Blakley formed Brian Poole and the Tremeloes (originally spelt correctly as "Tremoloes") in 1958. They initially found success in the British Invasion era with lead singer Brian Poole, scoring a UK chart-topper in 1963 with "Do You Love Me". After Poole's departure in 1966, the band achieved further success as a four-piece with 13 top 40 hits on the UK Singles Chart between 1967 and 1971, including "Here Comes My Baby", "Even the Bad Times Are Good", "(Call Me) Number One", "Me and My Life" and their most successful single, "Silence Is Golden" (1967).

=== Songwriting and producing ===
Blakley left the Tremeloes in 1972. His credits include co-writing (with Len Hawkes) various hits for the Tremeloes, co-producing the UK No. 42 hit "She's Gonna Win", with Bilbo, and co-producing singles and albums by Mungo Jerry with the group's leader, Ray Dorset. He subsequently rejoined the Tremeloes in 1979 until forced to retire for health reasons.

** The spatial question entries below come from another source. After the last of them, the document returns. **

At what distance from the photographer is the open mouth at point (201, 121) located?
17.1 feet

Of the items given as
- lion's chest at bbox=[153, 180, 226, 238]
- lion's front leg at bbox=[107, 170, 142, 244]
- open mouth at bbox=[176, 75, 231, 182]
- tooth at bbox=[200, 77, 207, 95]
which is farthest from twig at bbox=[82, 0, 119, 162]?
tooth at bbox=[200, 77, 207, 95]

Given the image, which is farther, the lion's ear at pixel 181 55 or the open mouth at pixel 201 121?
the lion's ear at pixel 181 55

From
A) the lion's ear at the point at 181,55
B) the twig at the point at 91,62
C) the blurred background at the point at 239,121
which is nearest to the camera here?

Blakley is known for co-producing many albums by The Rubettes. He co-produced all the Rubettes albums from"Rubettes" (1975), onwards, which also includes: "Sign of the Times" (1976), "Baby I Know" (1977), "Sometime In Oldchurch" (1978), and "Shangri'la" (recorded 1979, released 1992),

==Personal life==
Alan David Blakley was born in Bromley, Kent in 1942.

Blakley married actress Lin Blakley, and they had two daughters: Claudie Blakley and Kirsten Blakley. Claudie (born 1974) is an actor, who won the Ian Charleson Award for her performance in The Seagull at the West Yorkshire Playhouse in Leeds in 1998.

His brother Mike Blakley was also a musician, and a drummer in the band Christie, who in 1970 had a hit with "Yellow River", a song written by Christie frontman Jeff Christie, originally intended for the Tremeloes, who turned it down but Alan gave the song to Mike's band "The Epics", who then became "Christie" under Jeff's lead.

Blakley died in London of cancer in June 1996, aged 54.